いよいよ社長が労基署へ呼び出される日でした。そわそわしつつも何もすることはない状態に悶々としていたのですが夕方前ぐらいに労基署から電話がありました。内容は以下のとおり。

  • タイムカードや就労規則は確認回収しました。
  • 保険停止はまだ行われていないとの事です。

就業規則を無かったことにされて退職金をしらばっくれるという心配はここで無くなりました。しかし保険停止が行われていないのは意外…なにしてんだ?と思いましたが、次の説明で合点が行きました。

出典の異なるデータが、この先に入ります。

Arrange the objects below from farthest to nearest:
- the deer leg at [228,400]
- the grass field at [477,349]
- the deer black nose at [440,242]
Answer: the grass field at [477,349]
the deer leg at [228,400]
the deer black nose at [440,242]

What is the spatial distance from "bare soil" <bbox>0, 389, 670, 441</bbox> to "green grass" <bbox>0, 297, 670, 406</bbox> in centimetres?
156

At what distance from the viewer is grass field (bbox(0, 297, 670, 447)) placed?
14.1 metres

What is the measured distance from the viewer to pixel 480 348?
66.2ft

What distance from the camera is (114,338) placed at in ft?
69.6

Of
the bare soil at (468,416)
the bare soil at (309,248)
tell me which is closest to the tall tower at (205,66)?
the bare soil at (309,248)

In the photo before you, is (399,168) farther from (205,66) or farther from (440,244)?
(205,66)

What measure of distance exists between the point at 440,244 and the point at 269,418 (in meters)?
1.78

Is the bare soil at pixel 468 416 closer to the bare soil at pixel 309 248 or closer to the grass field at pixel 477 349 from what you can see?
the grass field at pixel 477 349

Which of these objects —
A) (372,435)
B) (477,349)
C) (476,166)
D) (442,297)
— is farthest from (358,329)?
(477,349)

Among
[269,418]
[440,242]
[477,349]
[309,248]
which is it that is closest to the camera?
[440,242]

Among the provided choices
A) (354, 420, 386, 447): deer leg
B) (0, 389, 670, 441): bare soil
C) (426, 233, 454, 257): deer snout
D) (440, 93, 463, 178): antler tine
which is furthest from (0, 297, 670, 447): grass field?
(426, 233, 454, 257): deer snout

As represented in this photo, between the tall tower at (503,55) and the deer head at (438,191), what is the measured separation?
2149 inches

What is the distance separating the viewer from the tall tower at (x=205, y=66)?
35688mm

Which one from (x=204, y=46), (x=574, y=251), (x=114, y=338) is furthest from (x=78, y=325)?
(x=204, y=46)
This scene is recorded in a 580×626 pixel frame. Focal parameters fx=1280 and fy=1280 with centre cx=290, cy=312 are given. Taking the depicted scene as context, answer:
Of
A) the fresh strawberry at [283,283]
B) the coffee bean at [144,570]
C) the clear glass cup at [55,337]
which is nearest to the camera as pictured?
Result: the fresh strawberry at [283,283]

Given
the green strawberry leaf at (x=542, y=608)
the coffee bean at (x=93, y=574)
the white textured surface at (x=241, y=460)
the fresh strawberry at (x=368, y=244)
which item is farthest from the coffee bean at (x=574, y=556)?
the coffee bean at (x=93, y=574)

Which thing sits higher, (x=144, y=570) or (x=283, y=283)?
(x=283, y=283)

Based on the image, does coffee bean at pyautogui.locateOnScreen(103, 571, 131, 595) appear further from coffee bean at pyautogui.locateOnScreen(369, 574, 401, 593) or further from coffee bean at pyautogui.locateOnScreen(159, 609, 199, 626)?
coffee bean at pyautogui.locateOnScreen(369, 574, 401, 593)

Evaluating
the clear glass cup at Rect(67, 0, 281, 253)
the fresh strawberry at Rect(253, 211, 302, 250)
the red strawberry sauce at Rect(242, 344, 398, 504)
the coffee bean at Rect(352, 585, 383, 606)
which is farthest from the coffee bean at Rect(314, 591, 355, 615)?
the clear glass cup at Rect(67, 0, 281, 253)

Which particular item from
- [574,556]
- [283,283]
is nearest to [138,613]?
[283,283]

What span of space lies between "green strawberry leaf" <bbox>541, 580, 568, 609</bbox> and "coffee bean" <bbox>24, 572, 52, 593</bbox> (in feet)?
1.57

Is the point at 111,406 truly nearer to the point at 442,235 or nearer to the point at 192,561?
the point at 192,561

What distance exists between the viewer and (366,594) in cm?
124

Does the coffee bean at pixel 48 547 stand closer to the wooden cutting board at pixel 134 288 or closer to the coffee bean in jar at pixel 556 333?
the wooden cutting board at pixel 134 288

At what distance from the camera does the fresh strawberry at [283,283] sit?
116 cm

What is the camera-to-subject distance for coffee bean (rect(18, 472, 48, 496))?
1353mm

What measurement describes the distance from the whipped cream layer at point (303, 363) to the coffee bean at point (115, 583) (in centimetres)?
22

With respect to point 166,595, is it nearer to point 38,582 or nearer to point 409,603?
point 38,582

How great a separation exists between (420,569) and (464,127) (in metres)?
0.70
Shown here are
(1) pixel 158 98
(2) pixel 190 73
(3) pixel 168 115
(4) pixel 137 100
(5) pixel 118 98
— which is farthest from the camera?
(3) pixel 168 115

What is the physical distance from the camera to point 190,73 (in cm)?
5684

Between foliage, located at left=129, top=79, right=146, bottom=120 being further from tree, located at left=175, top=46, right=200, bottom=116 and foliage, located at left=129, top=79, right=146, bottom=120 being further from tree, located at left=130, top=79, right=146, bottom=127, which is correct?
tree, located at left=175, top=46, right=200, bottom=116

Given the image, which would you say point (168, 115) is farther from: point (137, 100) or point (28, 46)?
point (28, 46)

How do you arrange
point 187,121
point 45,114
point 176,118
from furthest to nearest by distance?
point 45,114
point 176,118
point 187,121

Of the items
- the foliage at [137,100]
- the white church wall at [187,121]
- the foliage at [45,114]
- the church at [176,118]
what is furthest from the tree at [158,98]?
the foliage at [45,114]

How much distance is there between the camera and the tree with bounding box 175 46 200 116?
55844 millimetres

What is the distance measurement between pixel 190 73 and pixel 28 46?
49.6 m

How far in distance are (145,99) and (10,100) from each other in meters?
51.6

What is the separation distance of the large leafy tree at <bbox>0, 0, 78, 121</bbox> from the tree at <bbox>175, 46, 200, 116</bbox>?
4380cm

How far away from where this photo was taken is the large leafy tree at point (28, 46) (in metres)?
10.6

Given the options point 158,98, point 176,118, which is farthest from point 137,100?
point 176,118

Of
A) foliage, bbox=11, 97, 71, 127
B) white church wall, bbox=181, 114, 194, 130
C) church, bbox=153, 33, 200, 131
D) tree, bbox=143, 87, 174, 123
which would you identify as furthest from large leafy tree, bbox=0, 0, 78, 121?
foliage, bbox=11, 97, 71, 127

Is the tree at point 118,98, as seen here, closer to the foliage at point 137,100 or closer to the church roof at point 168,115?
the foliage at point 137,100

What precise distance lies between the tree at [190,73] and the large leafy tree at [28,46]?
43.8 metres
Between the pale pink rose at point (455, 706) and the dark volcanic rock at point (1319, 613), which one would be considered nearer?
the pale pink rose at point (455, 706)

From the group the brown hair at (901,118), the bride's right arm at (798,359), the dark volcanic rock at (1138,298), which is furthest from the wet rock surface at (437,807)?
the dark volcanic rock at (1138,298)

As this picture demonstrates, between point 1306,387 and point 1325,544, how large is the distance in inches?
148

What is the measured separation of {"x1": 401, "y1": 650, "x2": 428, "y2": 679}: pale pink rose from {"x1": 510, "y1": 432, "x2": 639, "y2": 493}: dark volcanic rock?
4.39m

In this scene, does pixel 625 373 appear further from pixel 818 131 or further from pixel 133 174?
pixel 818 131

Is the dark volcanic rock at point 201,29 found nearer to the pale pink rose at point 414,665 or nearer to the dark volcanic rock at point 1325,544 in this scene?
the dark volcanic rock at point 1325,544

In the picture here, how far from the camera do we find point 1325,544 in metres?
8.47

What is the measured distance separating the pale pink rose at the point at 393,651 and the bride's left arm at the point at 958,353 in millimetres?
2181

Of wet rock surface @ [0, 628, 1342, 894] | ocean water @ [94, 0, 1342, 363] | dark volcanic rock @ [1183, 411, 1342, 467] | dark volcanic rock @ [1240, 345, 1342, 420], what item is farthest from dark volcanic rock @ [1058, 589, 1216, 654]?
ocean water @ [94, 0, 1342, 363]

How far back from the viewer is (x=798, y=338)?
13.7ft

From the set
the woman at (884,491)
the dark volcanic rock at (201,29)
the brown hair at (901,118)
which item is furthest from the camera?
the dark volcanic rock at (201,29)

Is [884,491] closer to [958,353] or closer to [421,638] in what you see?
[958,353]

  • 子供が産まれて大変になるだろうから、そちらの希望通り5月末退社にする。退職金も出す。未払い残業代も独自に計算したら70万ぐらいあったから払うのでこれで終わりにしようと言っている。

まさかの譲歩がここで来ました!5月末退社で退職金も出る!更に泣き寝入りするしかなかったはずの未払い残業代の一部が支払われて、すべてを終わる事ができるという…

これは間違いなく勝利です!

ああ…長かった…ほんとうに長かったよ…

労基署やらなんやら駆けずり回ってて全然休めなかったこの日々…強がってはいましたが実は不安不安でしょうがなかったこの日々…その苦労が報われてハッピーエンドで終わりを告げる時が来ました…。ほんと頑張って良かった!!!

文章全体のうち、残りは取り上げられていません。